What is needed: Each line from the one containing "ニッサンスポーツ　本　雑誌　日産スカイラ" to the end of the data must be copied exactly, the first and last included; no other lines and no pictures belong in the copy.

[Collected data entries]
-- -- --

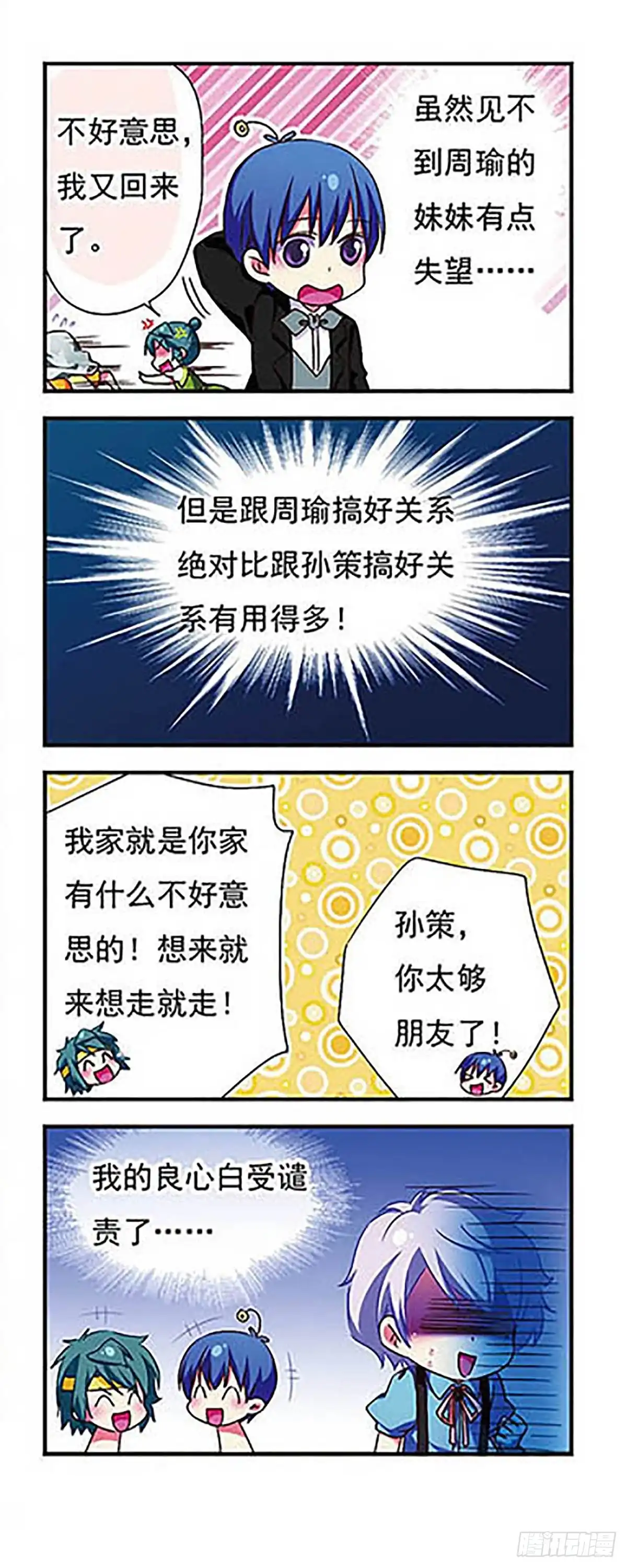 《萌三国·飒漫画》第148话 第16页
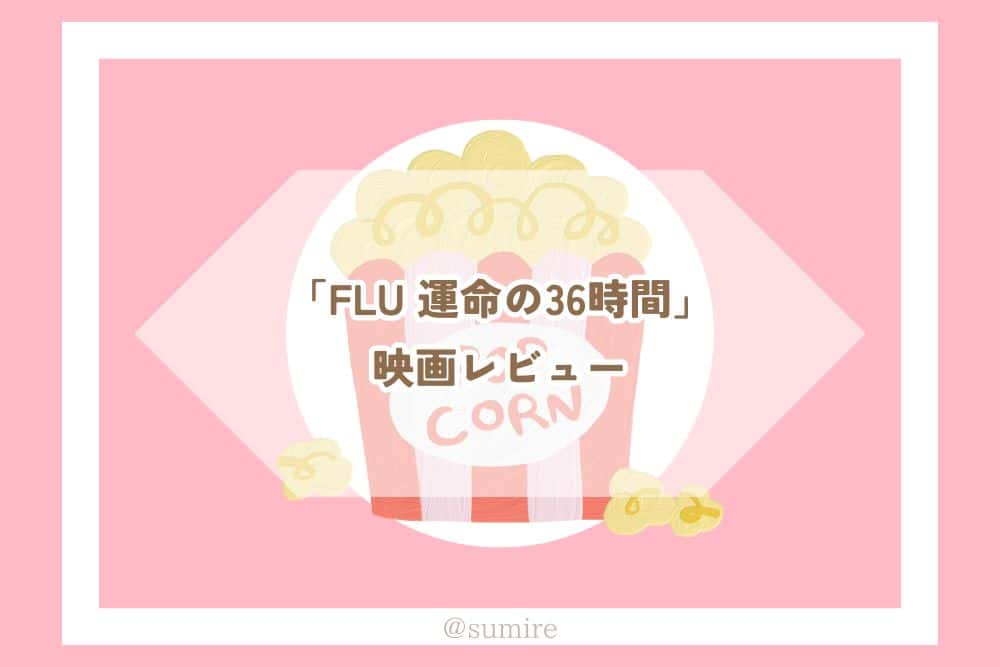 FLU 運命の36時間_感想タイトル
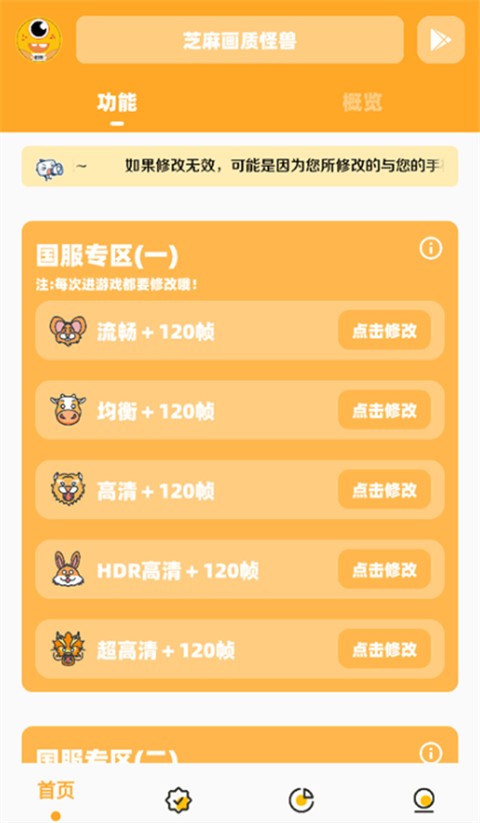 画质怪兽com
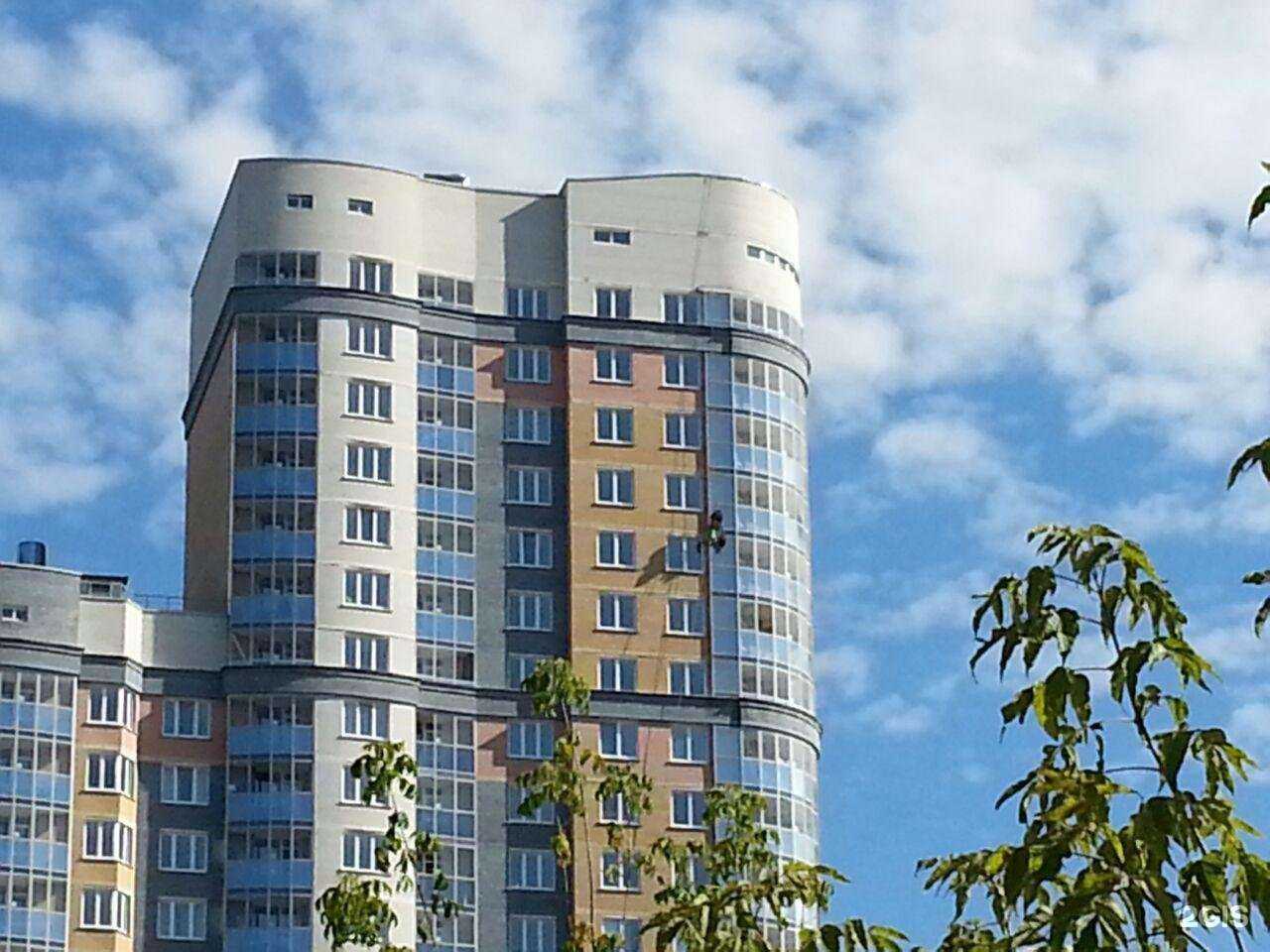 Отзывы на компанию Yoga-mudra в Екатеринбурге c фото - фотография 2 из 2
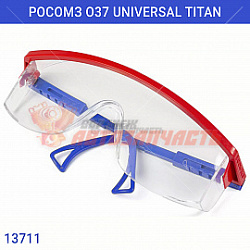 Очки прозрачные защитные UNIVERSAL TITAN (POCOM3)
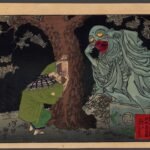 El duende de Adachigahara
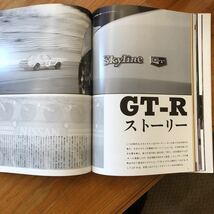 ニッサンスポーツ　本　雑誌　日産スカイラインＧＴＲ　フェアレディ　旧車　スポーツカー_画像9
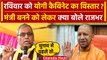 UP Cabinet Expansion: CM Yogi के मंत्रिमंडल विस्तार पर OM Prakash Rajbhar क्या बोले | वनइंडिया हिंदी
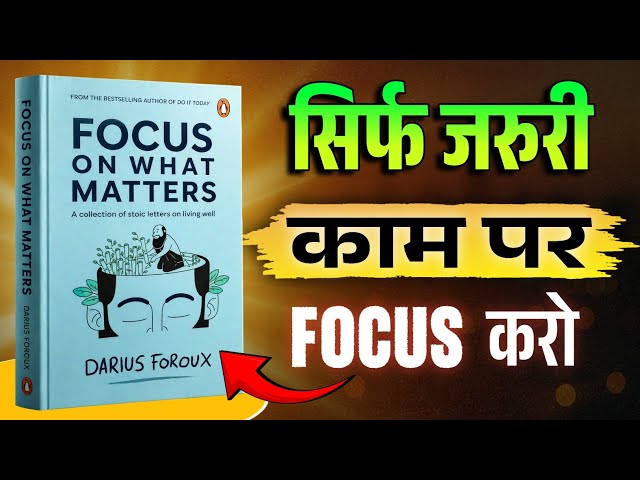 Focus on What Matters Book Summary in Hindi | motivational video | Audiobook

-- -- --

Solution to the exercise:
 ニッサンスポーツ　本　雑誌　日産スカイラインＧＴＲ　フェアレディ　旧車　スポーツカー_画像9
 UP Cabinet Expansion: CM Yogi के मंत्रिमंडल विस्तार पर OM Prakash Rajbhar क्या बोले | वनइंडिया हिंदी
 Focus on What Matters Book Summary in Hindi | motivational video | Audiobook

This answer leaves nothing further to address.